Öykü türünde başucu yazarlarınız kimler, başucu kitaplarınız hangileri?
Onat Kutlar’ın İshak’ı neredeyse her bir öykümü yazarken tekrar tekrar okuduğum, her okuduğumda hayran kaldığım bir kitaptır. Aynı şekilde Ralf Rothmann’ın Deniz Kenarında Geyikler ve David Constantine’in Başka Bir Ülkede kitaplarını da bu anlamda çok değerli bulurum. Yusuf Atılgan, Sabahattin Ali, Tomris Uyar, Sait Faik ve Ernest Hemingway de öykü yazarken bana rehberlik eden yazarlardandır.
Dergiler, dijital mecralar, sosyal medya, filmler… Yazarların, yayıncılığın ve okur kitlesinin geldiği son noktayı da göz önünde bulundurarak hem Dünya geneli hem Türkiye özelinde öykü türünün geleceği hakkında ne gibi öngörüleriniz var?

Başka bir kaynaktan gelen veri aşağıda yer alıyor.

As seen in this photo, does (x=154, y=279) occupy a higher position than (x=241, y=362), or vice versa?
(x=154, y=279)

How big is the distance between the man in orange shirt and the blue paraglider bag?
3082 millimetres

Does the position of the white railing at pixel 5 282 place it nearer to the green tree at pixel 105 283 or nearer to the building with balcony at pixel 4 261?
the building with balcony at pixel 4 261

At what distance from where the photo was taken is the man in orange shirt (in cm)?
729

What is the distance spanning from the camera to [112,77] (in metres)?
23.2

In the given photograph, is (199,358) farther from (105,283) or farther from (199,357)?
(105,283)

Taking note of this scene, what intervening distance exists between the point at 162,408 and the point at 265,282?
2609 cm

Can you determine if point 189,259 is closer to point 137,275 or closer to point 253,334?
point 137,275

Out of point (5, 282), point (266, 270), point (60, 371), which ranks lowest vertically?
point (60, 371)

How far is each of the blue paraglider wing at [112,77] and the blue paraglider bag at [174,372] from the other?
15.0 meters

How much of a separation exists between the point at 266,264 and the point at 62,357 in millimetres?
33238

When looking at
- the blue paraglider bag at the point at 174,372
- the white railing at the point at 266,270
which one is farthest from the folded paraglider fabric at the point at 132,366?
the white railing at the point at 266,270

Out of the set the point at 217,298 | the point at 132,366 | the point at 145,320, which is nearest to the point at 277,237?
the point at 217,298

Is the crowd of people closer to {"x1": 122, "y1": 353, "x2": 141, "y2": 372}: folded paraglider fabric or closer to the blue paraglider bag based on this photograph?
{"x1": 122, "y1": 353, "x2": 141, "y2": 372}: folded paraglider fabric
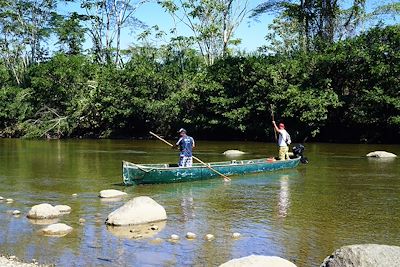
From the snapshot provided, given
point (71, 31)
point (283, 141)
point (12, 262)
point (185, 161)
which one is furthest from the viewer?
point (71, 31)

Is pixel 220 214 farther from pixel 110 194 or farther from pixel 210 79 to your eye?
pixel 210 79

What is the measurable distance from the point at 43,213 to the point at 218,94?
102 ft

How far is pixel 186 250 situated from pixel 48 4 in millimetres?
52846

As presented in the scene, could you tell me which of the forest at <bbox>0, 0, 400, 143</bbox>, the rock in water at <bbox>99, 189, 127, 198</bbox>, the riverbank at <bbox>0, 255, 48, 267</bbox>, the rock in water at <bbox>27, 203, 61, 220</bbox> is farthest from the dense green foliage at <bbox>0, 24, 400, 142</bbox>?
the riverbank at <bbox>0, 255, 48, 267</bbox>

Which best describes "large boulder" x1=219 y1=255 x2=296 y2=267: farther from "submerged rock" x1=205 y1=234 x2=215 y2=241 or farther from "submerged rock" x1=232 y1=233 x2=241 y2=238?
"submerged rock" x1=232 y1=233 x2=241 y2=238

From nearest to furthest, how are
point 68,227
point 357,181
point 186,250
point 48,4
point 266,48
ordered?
1. point 186,250
2. point 68,227
3. point 357,181
4. point 266,48
5. point 48,4

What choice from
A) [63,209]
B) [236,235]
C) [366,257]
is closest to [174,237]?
[236,235]

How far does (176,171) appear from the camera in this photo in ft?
57.5

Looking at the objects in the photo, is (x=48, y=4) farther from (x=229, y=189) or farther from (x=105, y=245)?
(x=105, y=245)

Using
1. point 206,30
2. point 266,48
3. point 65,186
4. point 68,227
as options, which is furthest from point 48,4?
point 68,227

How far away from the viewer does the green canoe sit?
55.9 ft

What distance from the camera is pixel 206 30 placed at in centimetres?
4862

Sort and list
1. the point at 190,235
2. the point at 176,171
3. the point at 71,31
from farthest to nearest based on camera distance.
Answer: the point at 71,31
the point at 176,171
the point at 190,235

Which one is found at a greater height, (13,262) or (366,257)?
(366,257)
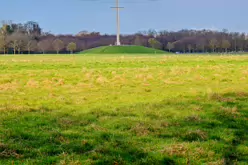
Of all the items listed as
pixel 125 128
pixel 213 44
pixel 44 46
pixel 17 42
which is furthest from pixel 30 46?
pixel 125 128

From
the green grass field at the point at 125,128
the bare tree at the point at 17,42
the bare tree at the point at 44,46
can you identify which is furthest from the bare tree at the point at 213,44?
the green grass field at the point at 125,128

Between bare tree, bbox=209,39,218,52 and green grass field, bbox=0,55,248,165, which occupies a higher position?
bare tree, bbox=209,39,218,52

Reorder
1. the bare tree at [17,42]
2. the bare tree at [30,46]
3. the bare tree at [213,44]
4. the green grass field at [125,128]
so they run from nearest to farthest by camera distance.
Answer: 1. the green grass field at [125,128]
2. the bare tree at [17,42]
3. the bare tree at [30,46]
4. the bare tree at [213,44]

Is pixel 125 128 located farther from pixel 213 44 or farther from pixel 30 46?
pixel 213 44

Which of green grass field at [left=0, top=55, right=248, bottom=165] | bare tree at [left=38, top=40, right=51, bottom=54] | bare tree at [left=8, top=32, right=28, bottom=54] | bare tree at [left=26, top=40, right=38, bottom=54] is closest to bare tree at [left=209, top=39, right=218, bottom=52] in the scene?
bare tree at [left=38, top=40, right=51, bottom=54]

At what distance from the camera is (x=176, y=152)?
25.1 ft

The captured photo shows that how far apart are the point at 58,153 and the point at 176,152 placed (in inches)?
113

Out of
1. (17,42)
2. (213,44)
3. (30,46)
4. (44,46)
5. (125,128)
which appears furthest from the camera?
(213,44)

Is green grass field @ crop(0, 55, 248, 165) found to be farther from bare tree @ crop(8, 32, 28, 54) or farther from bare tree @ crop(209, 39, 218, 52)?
bare tree @ crop(209, 39, 218, 52)

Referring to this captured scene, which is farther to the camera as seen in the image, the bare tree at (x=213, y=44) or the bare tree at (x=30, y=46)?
the bare tree at (x=213, y=44)

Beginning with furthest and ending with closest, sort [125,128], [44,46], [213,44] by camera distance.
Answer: [213,44], [44,46], [125,128]

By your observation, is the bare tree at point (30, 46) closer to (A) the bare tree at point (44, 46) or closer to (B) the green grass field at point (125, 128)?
(A) the bare tree at point (44, 46)

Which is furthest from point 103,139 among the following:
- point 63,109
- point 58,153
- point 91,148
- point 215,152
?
point 63,109

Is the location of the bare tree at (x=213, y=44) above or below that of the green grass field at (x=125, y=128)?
above
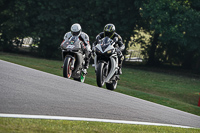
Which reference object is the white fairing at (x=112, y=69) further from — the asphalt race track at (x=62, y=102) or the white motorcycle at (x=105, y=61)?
the asphalt race track at (x=62, y=102)

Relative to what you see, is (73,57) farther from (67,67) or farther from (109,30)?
(109,30)

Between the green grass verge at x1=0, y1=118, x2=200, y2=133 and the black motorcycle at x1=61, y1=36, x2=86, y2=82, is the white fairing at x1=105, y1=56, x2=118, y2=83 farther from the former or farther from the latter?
the green grass verge at x1=0, y1=118, x2=200, y2=133

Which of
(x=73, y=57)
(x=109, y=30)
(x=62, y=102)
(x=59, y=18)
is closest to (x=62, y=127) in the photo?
(x=62, y=102)

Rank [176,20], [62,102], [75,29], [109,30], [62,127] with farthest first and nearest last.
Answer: [176,20] < [75,29] < [109,30] < [62,102] < [62,127]

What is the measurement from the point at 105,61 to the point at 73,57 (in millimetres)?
1072

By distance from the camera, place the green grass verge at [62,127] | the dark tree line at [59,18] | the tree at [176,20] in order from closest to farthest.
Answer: the green grass verge at [62,127], the tree at [176,20], the dark tree line at [59,18]

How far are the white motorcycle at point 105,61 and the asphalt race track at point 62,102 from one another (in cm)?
198

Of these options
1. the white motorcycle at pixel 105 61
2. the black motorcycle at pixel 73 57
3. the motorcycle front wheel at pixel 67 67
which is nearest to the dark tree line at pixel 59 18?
the black motorcycle at pixel 73 57

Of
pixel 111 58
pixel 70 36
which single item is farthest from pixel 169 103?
pixel 70 36

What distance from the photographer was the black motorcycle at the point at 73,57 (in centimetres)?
1089

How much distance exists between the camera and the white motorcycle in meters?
10.3

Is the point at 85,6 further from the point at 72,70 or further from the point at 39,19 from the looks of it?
the point at 72,70

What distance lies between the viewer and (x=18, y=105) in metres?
5.66

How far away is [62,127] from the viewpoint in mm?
4848
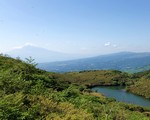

Son yıllarda öykü kitaplarının da öykü okurlarının da sayısının arttığını gözlemliyorum. Esasında öykü okumanın sanılanın aksine roman okumaktan daha kolay olduğunu düşünmüyorum. Öykü kitapları romanlara nispetle daha kısa olsa da kitaptaki her bir öykü yeni bir evren, yeni bir konu, yeni karakterler anlamına geldiğinden okuyucunun dikkatini tekrar tekrar yoğunlaştırmasını gerektirir. Dolayısıyla öykü okurunun artmasını öykü okumanın kolay olduğu görüşüne bağlamıyorum.
Kendini edebiyat dünyası içinde “öykü yazarı” olarak konumlandıran ve ısrarla yalnızca öykü yazan yazarların çoğalması öykü türünün okur gözündeki değerini artırmış olabilir. Ayrıca yaratıcı yazarlık atölyelerinin sayısındaki artışın ve bu atölyelerde ağırlık olarak öykü türünün öne çıkmasının da bunda önemli bir etken olduğunu sanıyorum. Bu etkenler okurların öyküye yönelimini beslemiş olabilir.
Bunun yanı sıra tür olarak öykünün yazara çok geniş imkanlar sağladığını da unutmamak lazım. Öykünün kısalığı onu belli açılardan kısıtlasa da pek çok fırsat penceresi de açar. Tek bir duygu, tek bir an, tek bir olay üstüne kurulu bir öykü yazabilirsiniz. Olay örgüsüne sahip olmayan bir öykü hatta hiç karakter içermeyen bir öykü de yazabilirsiniz. Ama bunları bir romanda yapmak çok güç olacaktır.
Öykücülerin giderek bu fırsatlardan daha çok yararlanacaklarını ve dünyada da ülkemizde de öykü kitaplarının kitaplıklardaki sayısının daha da artacağını düşünüyorum.
Ufuk Bey, son günlerde neler okudunuz? Önümüzdeki dönemde yeni üretimleriniz olacak mı?
Son zamanlarda ağırlıklı olarak Şule Gürbüz’ün ve Han Kang’ın kitaplarını okudum. Kurgu dışı olarak da halihazırda D. Graeber ve D. Wengrow’un Her Şeyin Şafağı isimli kitabını okuyorum.
Şu anda bir novella üstünde çalışıyorum. Ancak henüz yolun başında olduğumu söyleyebilirim.